Version 3 Implementation of Neural Network service leveraging pytorch distributed data platform (ddp)
This repository demonstrates same key concepts in neural networks as in penr-oz-neural-network-v2-torch-nn with automatic gradient descent calculations relying on PyTorch library leveraging Neural Network (nn) package, Distributed Data Parallel (ddp) feature to support scaling to multiple GPU (CUDA) devices, and changes to API to support downloading/sharding training data for local read instead of an API payload.
Implementation follows:
The gradients are automatically computed using PyTorch and the PyTorch Neural Network package
This is done by leveraging PyTorch Distributed Data Parallel
-
Clone the Repository:
git clone https://github.com/derinworks/penr-oz-neural-network-v3-torch-ddp.git cd penr-oz-neural-network-v3-torch-ddp -
Create and Activate a Virtual Environment:
- Install python 3.10
$ python3 --version Python 3.10.18
- Create:
python3 -m venv venv
- Activate:
- On Unix or macOS:
source venv/bin/activate - On Windows:
venv\Scripts\activate
- On Unix or macOS:
- Install python 3.10
-
Install Dependencies:
pip install -r requirements.txt
-
Run the Service:
python main.py
or
uvicorn main:app --log-config log_config.json
-
Interact with the Service Test the endpoints using Swagger at http://127.0.0.1:8000/docs.
-
Interact with the Dashboard Diagnose model training at http://127.0.0.1:8000/dashboard.
-
Quickly spin up the Service in a brand-new Linux VM
./run-in-vm.sh
To ensure code quality and maintainability, follow these steps to run tests and check code coverage:
-
Run All Tests:
python -m pytest -v
The test suite includes 114 tests across 7 test files:
test_main.py- API endpoint tests (29 tests)test_neural_net_model.py- Model implementation tests (43 tests)test_neural_net_layers.py- Custom layer tests (12 tests)test_loaders.py- Dataset loader/downloader tests (7 tests)test_mappers.py- Layer/optimizer mapper tests (3 tests)test_tokenizers.py- Tokenization tests (4 tests)test_ddp.py- Distributed training tests (16 tests)
-
Run Tests with Coverage: Execute the following commands to run tests and generate a coverage report:
coverage run -m pytest coverage report
-
Generate HTML Coverage Report (Optional): For a detailed coverage report in HTML format:
coverage html
Open the
htmlcov/index.htmlfile in a web browser to view the report.

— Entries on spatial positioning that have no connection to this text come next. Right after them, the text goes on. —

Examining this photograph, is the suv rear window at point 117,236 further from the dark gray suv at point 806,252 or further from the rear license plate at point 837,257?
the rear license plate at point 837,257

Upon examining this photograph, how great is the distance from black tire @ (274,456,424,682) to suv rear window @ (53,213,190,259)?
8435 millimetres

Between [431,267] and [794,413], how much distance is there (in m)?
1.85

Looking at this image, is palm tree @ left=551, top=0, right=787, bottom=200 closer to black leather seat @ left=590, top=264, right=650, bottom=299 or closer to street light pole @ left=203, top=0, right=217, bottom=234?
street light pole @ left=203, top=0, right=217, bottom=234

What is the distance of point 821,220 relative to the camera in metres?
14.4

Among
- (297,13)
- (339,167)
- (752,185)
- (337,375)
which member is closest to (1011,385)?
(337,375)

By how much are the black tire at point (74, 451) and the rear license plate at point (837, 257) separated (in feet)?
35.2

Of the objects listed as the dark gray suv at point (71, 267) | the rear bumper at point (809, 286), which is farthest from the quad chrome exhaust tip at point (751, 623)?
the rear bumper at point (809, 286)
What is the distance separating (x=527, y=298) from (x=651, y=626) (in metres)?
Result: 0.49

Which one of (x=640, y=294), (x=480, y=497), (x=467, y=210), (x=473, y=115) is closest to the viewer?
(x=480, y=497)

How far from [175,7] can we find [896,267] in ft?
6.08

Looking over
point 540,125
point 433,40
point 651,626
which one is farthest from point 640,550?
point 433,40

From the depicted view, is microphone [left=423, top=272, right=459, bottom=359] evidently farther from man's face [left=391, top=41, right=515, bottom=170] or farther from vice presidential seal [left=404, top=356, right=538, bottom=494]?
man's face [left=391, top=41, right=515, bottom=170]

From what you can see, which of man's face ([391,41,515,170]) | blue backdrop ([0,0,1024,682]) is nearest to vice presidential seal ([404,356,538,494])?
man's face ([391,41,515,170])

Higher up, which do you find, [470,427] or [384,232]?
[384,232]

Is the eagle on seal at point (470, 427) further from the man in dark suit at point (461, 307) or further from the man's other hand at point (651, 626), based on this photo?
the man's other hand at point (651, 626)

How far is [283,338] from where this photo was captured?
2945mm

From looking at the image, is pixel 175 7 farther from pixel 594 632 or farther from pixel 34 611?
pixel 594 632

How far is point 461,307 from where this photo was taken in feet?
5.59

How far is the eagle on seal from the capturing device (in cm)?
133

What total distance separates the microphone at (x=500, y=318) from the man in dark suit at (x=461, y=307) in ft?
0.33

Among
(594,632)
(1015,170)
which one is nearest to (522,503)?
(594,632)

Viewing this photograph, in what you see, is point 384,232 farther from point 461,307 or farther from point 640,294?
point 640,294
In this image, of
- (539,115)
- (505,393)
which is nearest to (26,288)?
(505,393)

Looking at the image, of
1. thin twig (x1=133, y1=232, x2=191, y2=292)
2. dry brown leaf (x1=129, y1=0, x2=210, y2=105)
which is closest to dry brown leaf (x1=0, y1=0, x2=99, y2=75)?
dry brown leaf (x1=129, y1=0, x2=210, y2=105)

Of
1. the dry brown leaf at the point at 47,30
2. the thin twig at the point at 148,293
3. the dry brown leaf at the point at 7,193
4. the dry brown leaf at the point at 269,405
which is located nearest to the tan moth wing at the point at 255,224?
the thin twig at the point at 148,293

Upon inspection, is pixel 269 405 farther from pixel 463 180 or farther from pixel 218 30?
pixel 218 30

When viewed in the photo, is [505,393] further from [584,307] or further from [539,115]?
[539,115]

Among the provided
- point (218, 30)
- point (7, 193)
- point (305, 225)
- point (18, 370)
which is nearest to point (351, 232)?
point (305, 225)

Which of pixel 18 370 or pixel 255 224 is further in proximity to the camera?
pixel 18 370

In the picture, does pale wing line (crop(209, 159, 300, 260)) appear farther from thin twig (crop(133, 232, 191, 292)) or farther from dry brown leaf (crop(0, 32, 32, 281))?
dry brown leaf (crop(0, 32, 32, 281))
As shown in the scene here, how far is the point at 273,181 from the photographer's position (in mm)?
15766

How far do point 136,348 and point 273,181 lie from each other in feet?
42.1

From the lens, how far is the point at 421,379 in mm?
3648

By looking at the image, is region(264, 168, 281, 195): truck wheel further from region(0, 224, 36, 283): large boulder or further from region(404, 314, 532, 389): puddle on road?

Some tests require Linux-specific features (e.g., /dev/shm for shared memory caching) and will be automatically skipped on macOS/Windows:
test_train_*- Full training integration tests with model persistencetest_cache_miss- Shared memory cache behaviortest_delete- Model deletion with shared memory cleanup
These tests will run automatically on Linux systems where /dev/shm is available.